Excerpt →
BEGIN

The composite broker role is handled by a Java service named circonus-ernie. This process listens on ports 43191 and 8092. Port 43191 is connected to by stratcons and web servers to collect composite data and configure the checks. Port 8092 is a web REST port that exposes internal metrics such as events seen, rules processed, and troubleshooting for rules and composite data.

Logs reside in /var/log/circonus. The current log files are:

  • ernie.log
  • ernie-fire.log
  • ernie-debug.log

The ernie-fire and ernie-debug logs are sometimes used to help Support determine the state of the system should a problem arise. The fire logs show state transitions for metrics between “alert” and “cleared” statuses. The debug log currently shows how long it took to process a given metric.

The REST server has 3 major endoints:

  • http://<HOST>:8092/resmon shows an overview of internal data and is used by Circonus to help monitor itself. The core section shows uptime, leadership status, and CPU time. “Faultrules” shows how many rules have been processed since the service has been up, and “firehose” shows how many messages have passed through the system.

END

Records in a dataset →
BEGIN

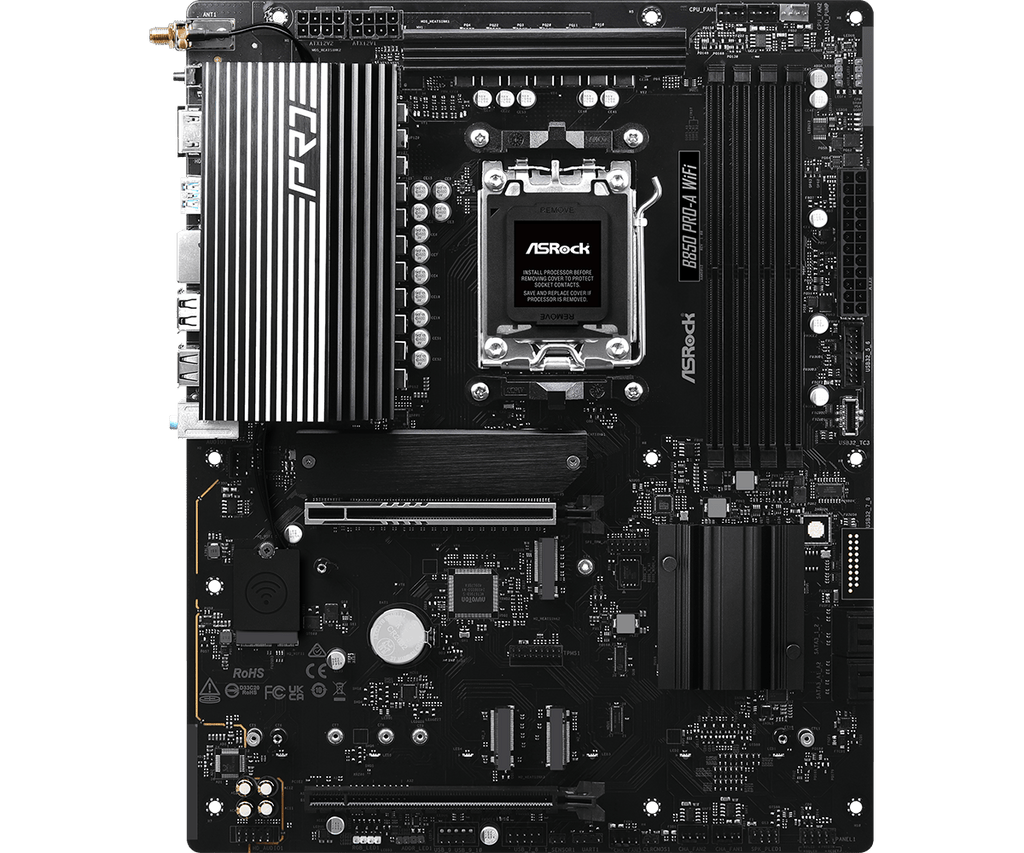 ASRock B850 Pro-A WiFi AM5 ATX Motherboard DDR5 Wi-Fi 6E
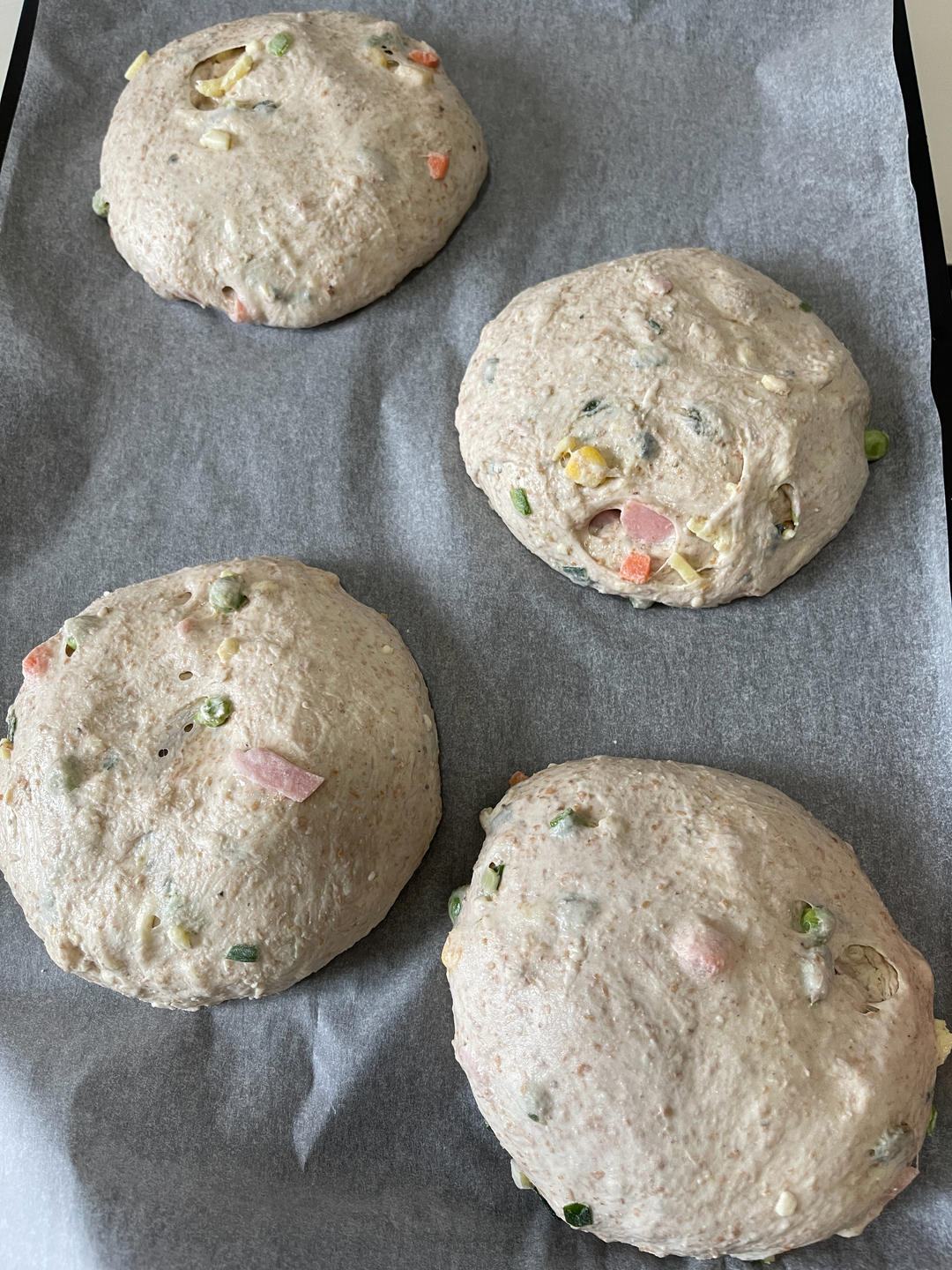 培根杂粮软欧包（咸口早餐包）天然酵种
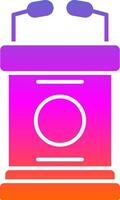 Lectern Glyph Gradient Icon vector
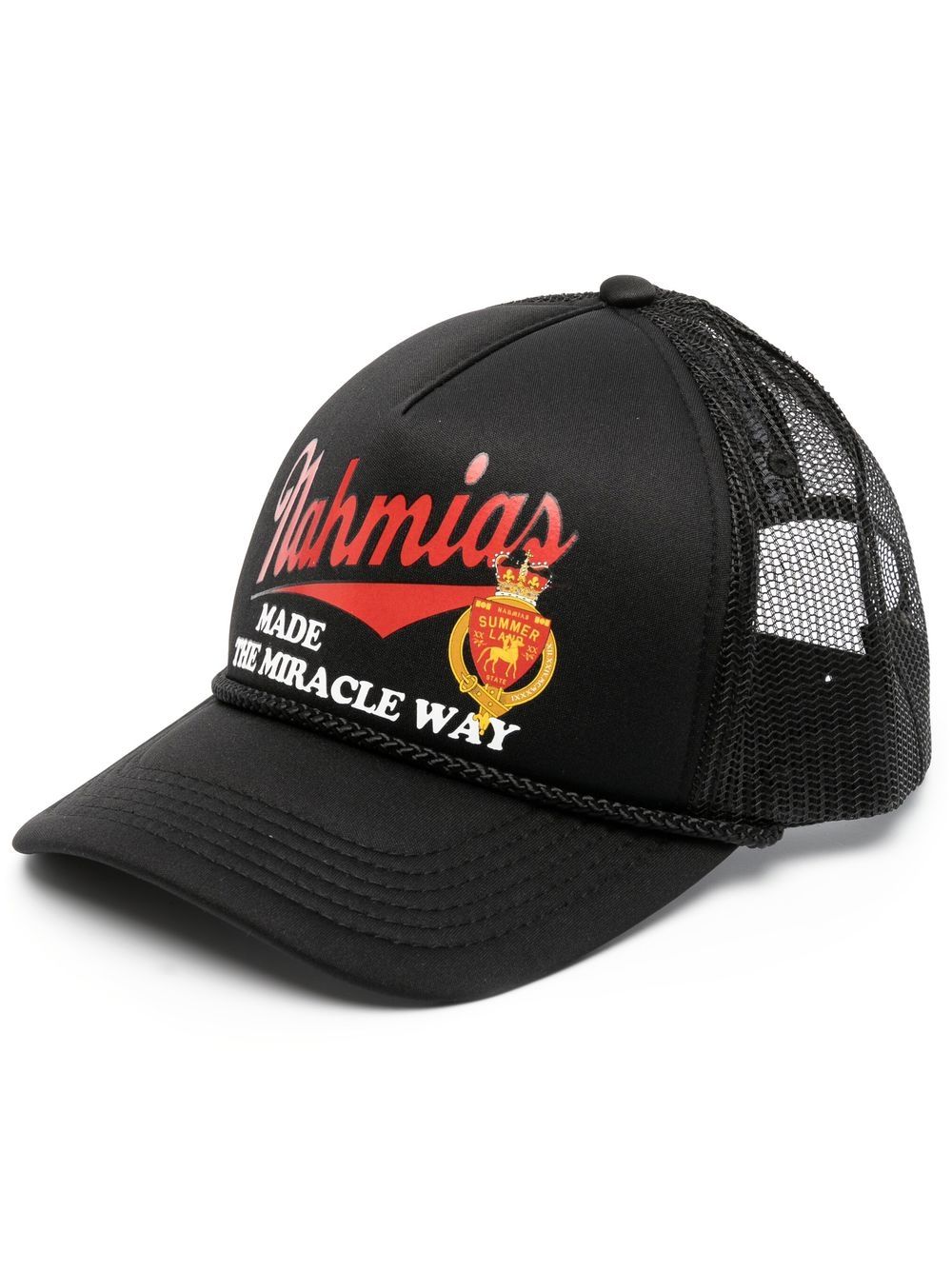 

Nahmias logo-print mesh-panel cap - Black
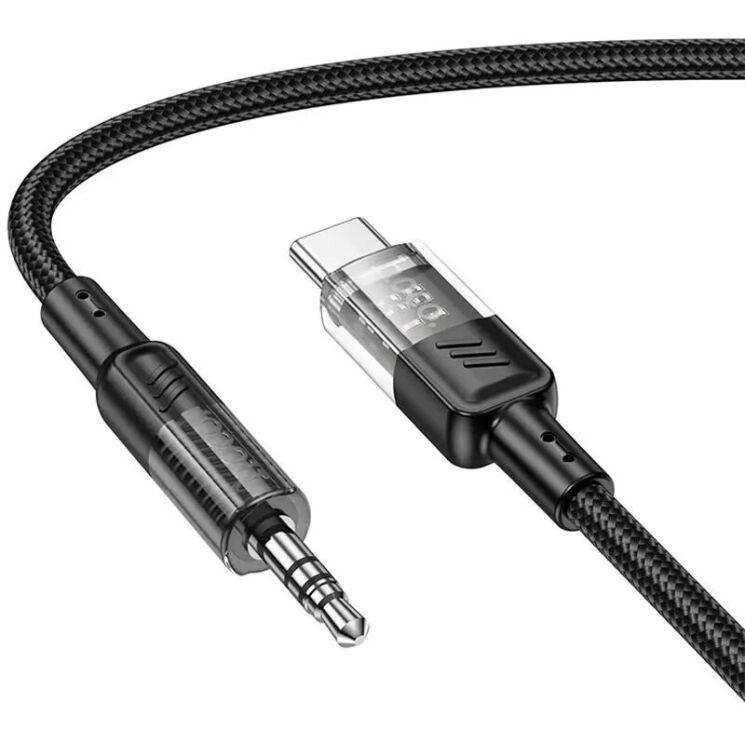 AUX-кабель Hoco UPA27 Spirit Type-C to 3.5mm (1.2m) - Black: фото 2 из 7
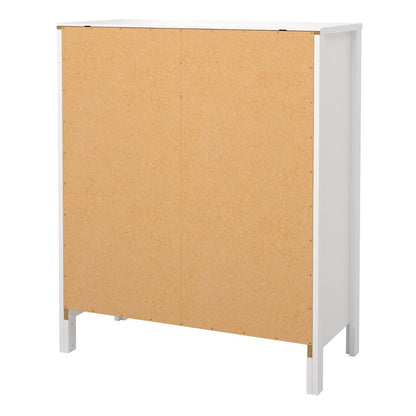 Barcelona 3+2 Chest Dresser in White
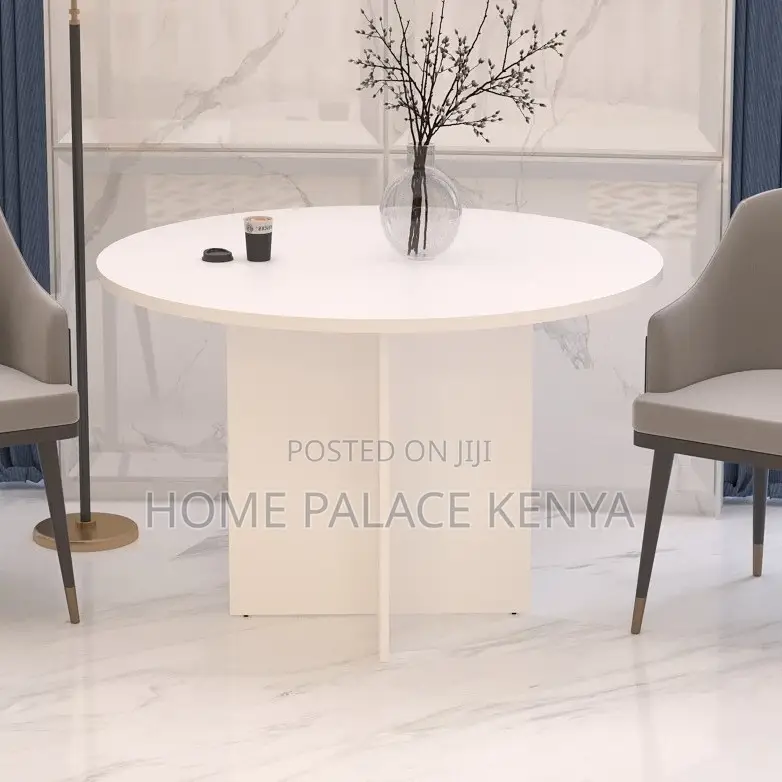 Round Table; Modular Wooden Round Desk for Business Meetings
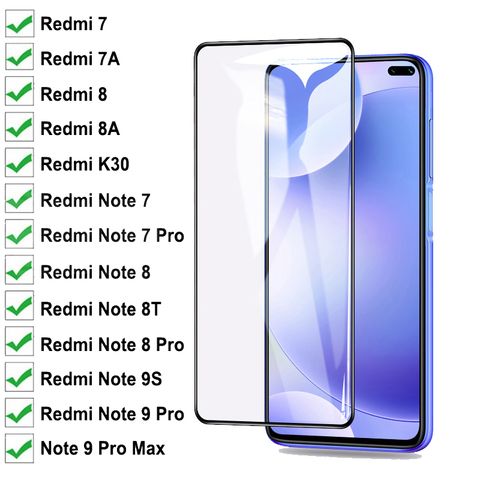 Tempered Glass For Xiaomi Redmi 7 7A 8 8A K30 Screen Protector Glass Redmi Note7 7pro Note8  9S 9ProMax Safety Protective Glass ► Photo 1/6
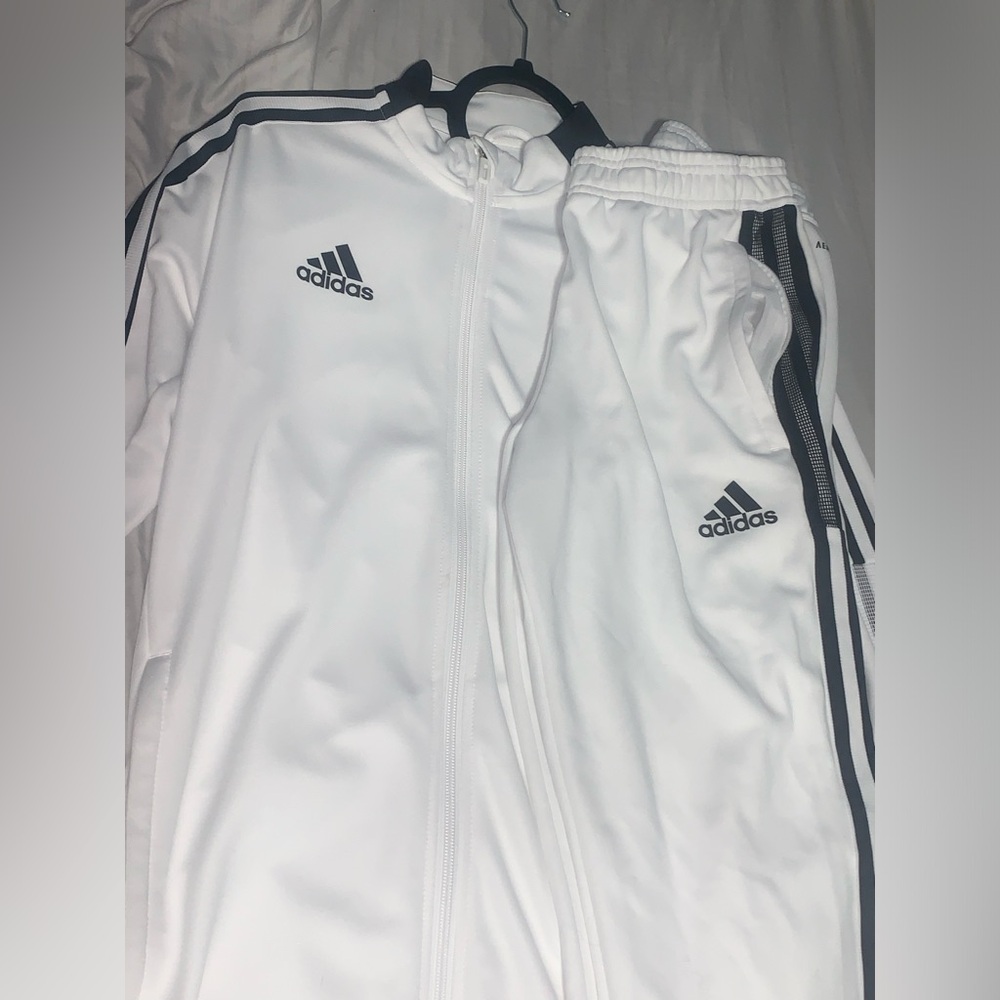 adidas Tiro 21 Track Jacket & Pant Set
White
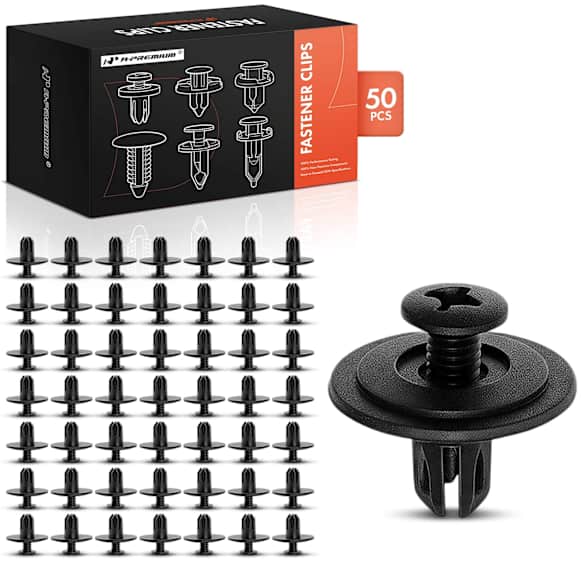 APRCF2882 50 Pcs 6mm Screw-Type Fastener Push-Type Retainer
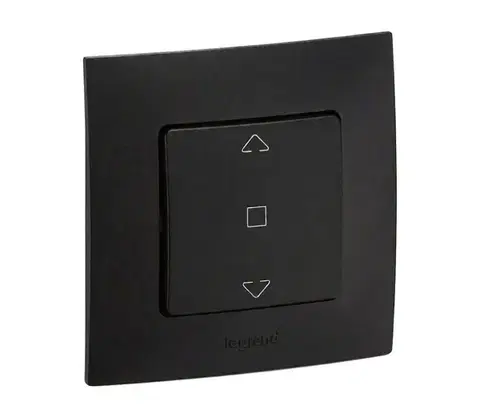 Predlžovacie káble Legrand - Ovládač žalúzií s rámikom NILOE čierna LR0012+LR0010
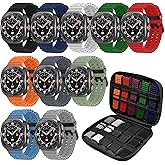 6 Pack Watch Band Compatible for Samsung Galaxy Watch Ultra 47mm Band(2025/2024), Adjustable Elastic Breathable Replacement Strap for Samsung Galaxy Watch Ultra Women Men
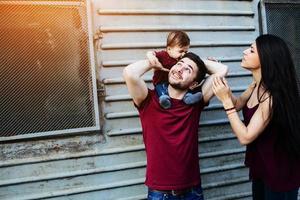 young family with a child photo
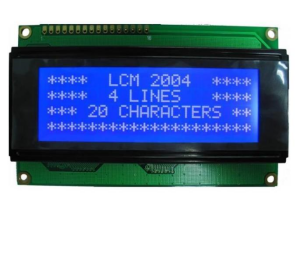 LCD 20X4 Mavi Ekran 5V 2004A 20 Karakter 4 Satır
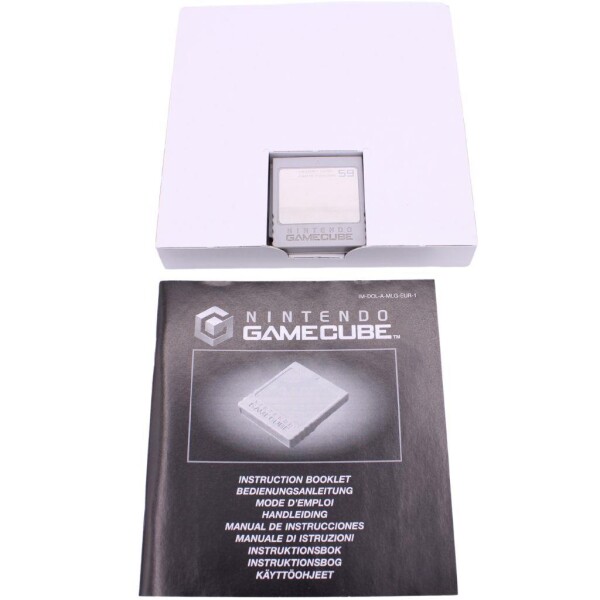 Nintendo GameCube - Original Memory Card 59 - DOL-008 - Grau - mit OVP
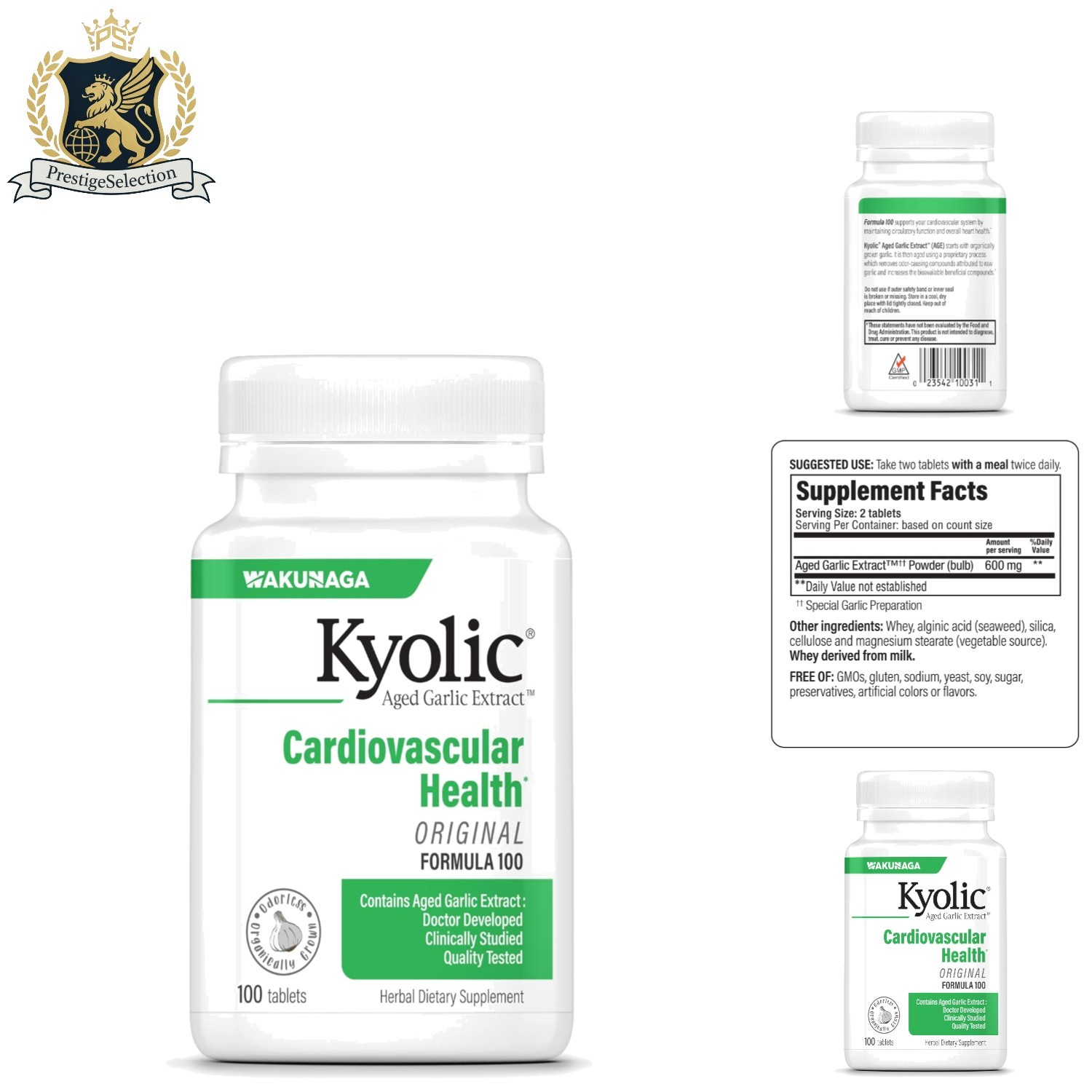 Vegetarian Aged Garlic Extract 100 Tablets – Supports Heart and Immune Health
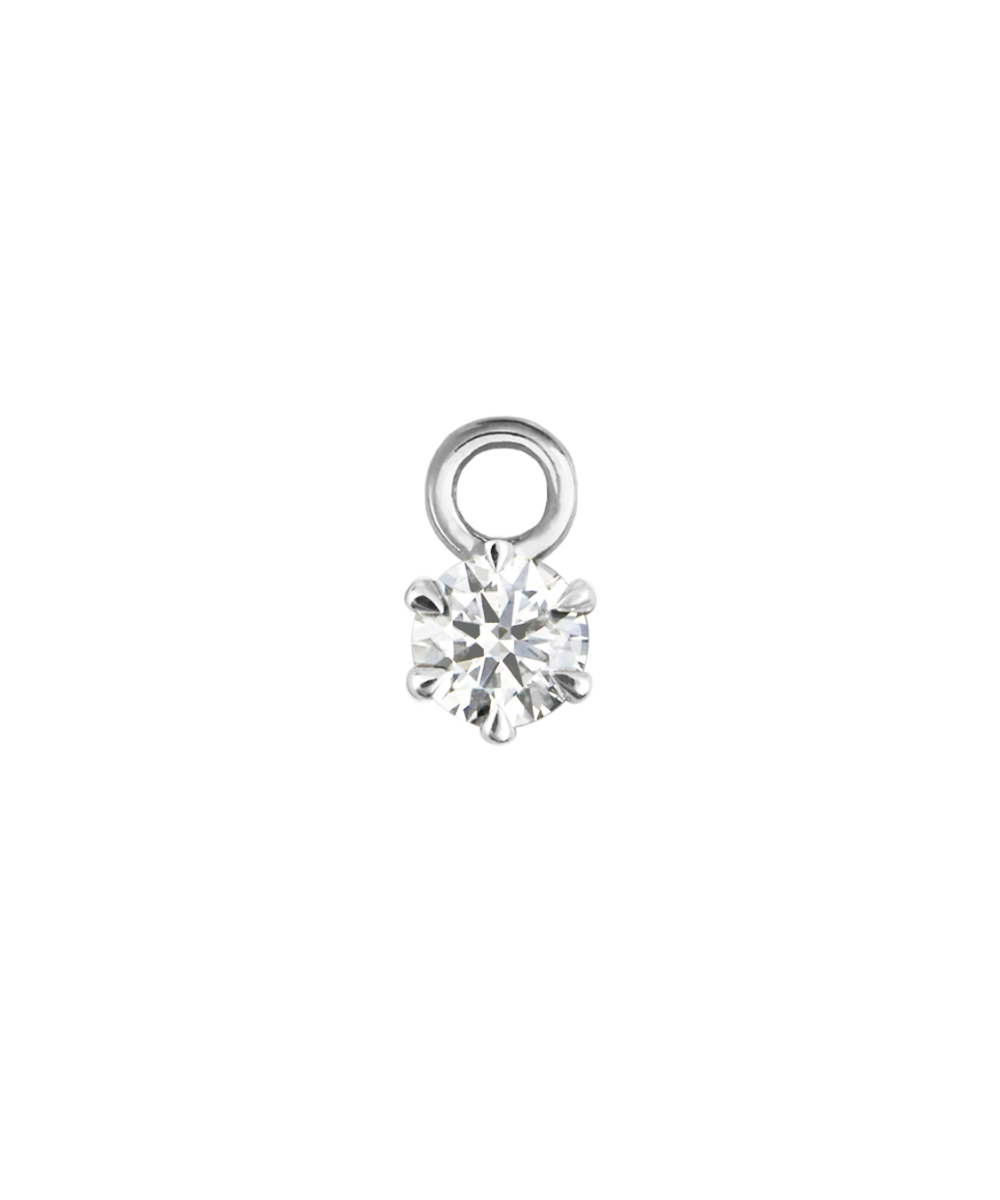 Round Diamond Charm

END

What to do →
1. Why, according to the composite broker text, are the ernie-fire and ernie-debug logs sometimes consulted, and what does each one show? Answer in one to three sentences.
2. Return the part of the composite broker text from "Logs reside in" up to and including "through the system.", word for word.

Solved tasks →
1. They are sometimes used to help Support determine the state of the system when a problem arises. The fire logs show metric state transitions between "alert" and "cleared" statuses, and the debug log shows how long it took to process a given metric.

2.
Logs reside in /var/log/circonus. The current log files are:

  • ernie.log
  • ernie-fire.log
  • ernie-debug.log

The ernie-fire and ernie-debug logs are sometimes used to help Support determine the state of the system should a problem arise. The fire logs show state transitions for metrics between “alert” and “cleared” statuses. The debug log currently shows how long it took to process a given metric.

The REST server has 3 major endoints:

  • http://<HOST>:8092/resmon shows an overview of internal data and is used by Circonus to help monitor itself. The core section shows uptime, leadership status, and CPU time. “Faultrules” shows how many rules have been processed since the service has been up, and “firehose” shows how many messages have passed through the system.